Aim A - Based on the expense excerpt, state whether each statement agrees with it, answering yes or no and quoting the deciding words: (i) nineteen new company-operated restaurants opened in the 39 weeks ended September 26, 2017; (ii) a TRA expense was recorded in the prior year period; (iii) net interest expense was higher in 2017 than in the prior year period.
Aim B - Render this sentence from the expense excerpt in Spanish: "Interest expense, net was $0.4 million for the 39 weeks ended September 26, 2017 compared to $0.5 million in the prior year period."
Aim C - Condense the paragraph of the expense excerpt that begins "Pre-opening costs. Pre-opening costs increased" into a bulleted list that retains its main facts.

Page excerpt -
==*==

Depreciation and amortization expenses. Depreciation and amortization increased $2.7 million, or 25.2%, for the 39 weeks ended September 26, 2017 as compared to the prior year period, primarily due to the increased number of restaurants. As a percentage of revenue, depreciation and amortization increased to 5.5% in the 39 weeks ended September 26, 2017 compared to 5.1% in the comparable period of 2016.

Pre-opening costs. Pre-opening costs increased $0.6 million for the 39 weeks ended September 26, 2017 as compared to the prior year period. The company opened 19 new company-operated restaurants in the 39 weeks ended September 26, 2017 compared to 15 new company-operated restaurants that opened in the comparable prior year period. Pre-opening costs also include expenses incurred for restaurants that are set to open in the near future. As a percentage of revenue, pre-opening costs increased to 0.8% in the 39 weeks ended September 26, 2017 compared to 0.6% in the comparable period of 2016.

Tax Receivable Agreement liability adjustment. Tax Receivable Agreement expenses, which are costs associated with adjustments to the expected TRA liability as a result of updated estimated future tax savings at the federal, state and local level, were $0.7 million for the 39 weeks ended September 26, 2017. There was no TRA expense in the prior year period.

Interest expense, net. Interest expense, net was $0.4 million for the 39 weeks ended September 26, 2017 compared to $0.5 million in the prior year period.

Provision for income taxes. Income tax expense was $1.4 million for the 39 weeks ended September 26, 2017 compared to $3.0 million in the prior year period.

==*==

Entries provided -
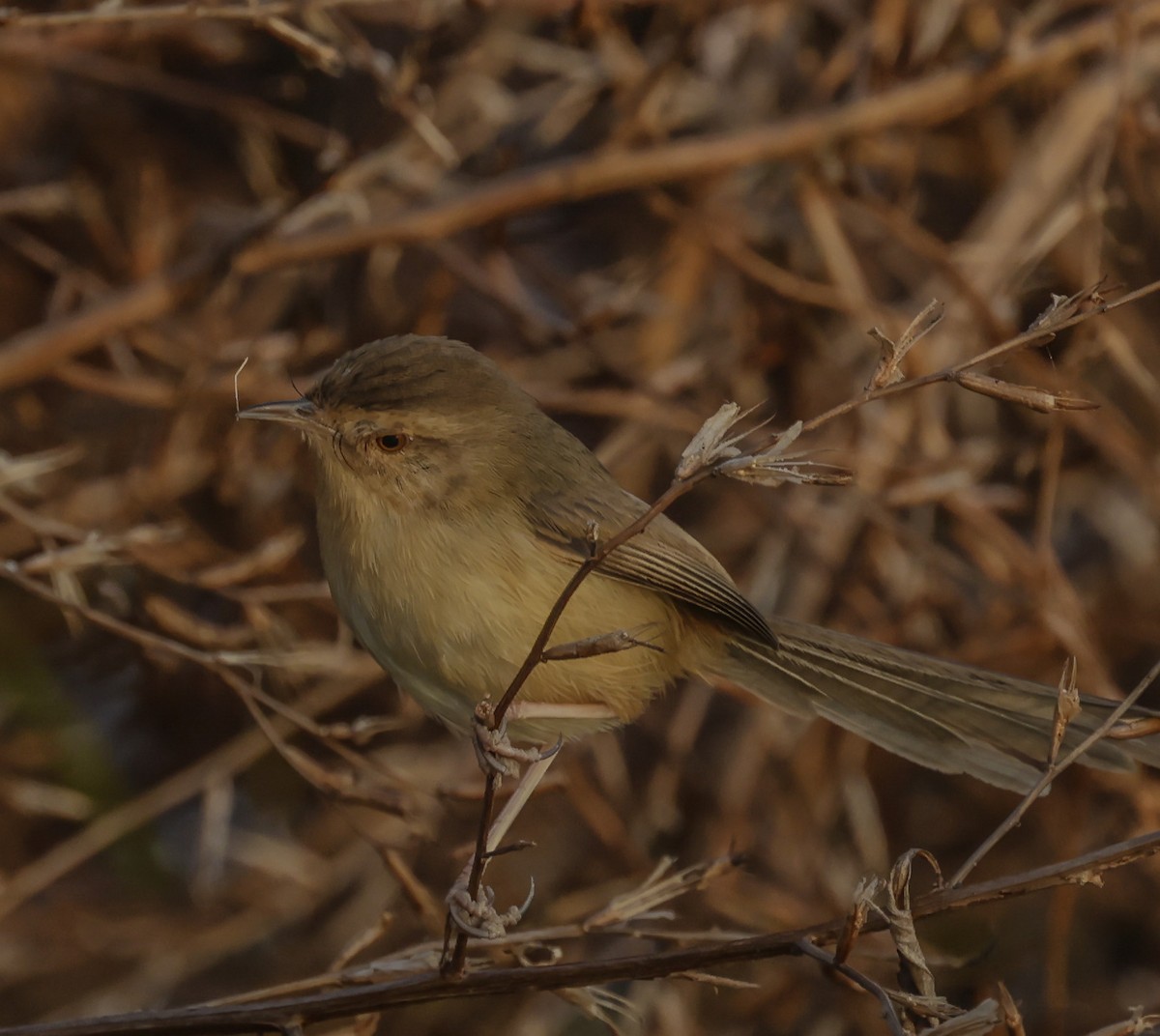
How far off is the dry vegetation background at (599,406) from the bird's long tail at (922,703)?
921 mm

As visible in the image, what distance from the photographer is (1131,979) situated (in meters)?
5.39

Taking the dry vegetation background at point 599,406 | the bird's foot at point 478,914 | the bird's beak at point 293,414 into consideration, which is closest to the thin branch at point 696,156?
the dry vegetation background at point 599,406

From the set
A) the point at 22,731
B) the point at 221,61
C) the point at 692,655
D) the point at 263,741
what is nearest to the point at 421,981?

==*==

Written reply A -
(i) Yes: "The company opened 19 new company-operated restaurants in the 39 weeks ended September 26, 2017"
(ii) No: "There was no TRA expense in the prior year period."
(iii) No: "Interest expense, net was $0.4 million for the 39 weeks ended September 26, 2017 compared to $0.5 million in the prior year period."

Written reply B - El gasto por intereses, neto, fue de 0,4 millones de dólares en las 39 semanas terminadas el 26 de septiembre de 2017, frente a 0,5 millones de dólares en el período del año anterior.

Written reply C -
- Pre-opening costs rose $0.6 million in the 39 weeks ended September 26, 2017 versus the prior year period.
- New company-operated restaurants opened: 19 in that period, compared with 15 in the comparable prior year period.
- These costs also cover expenses for restaurants set to open in the near future.
- As a percentage of revenue: 0.8% in 2017, up from 0.6% in the comparable 2016 period.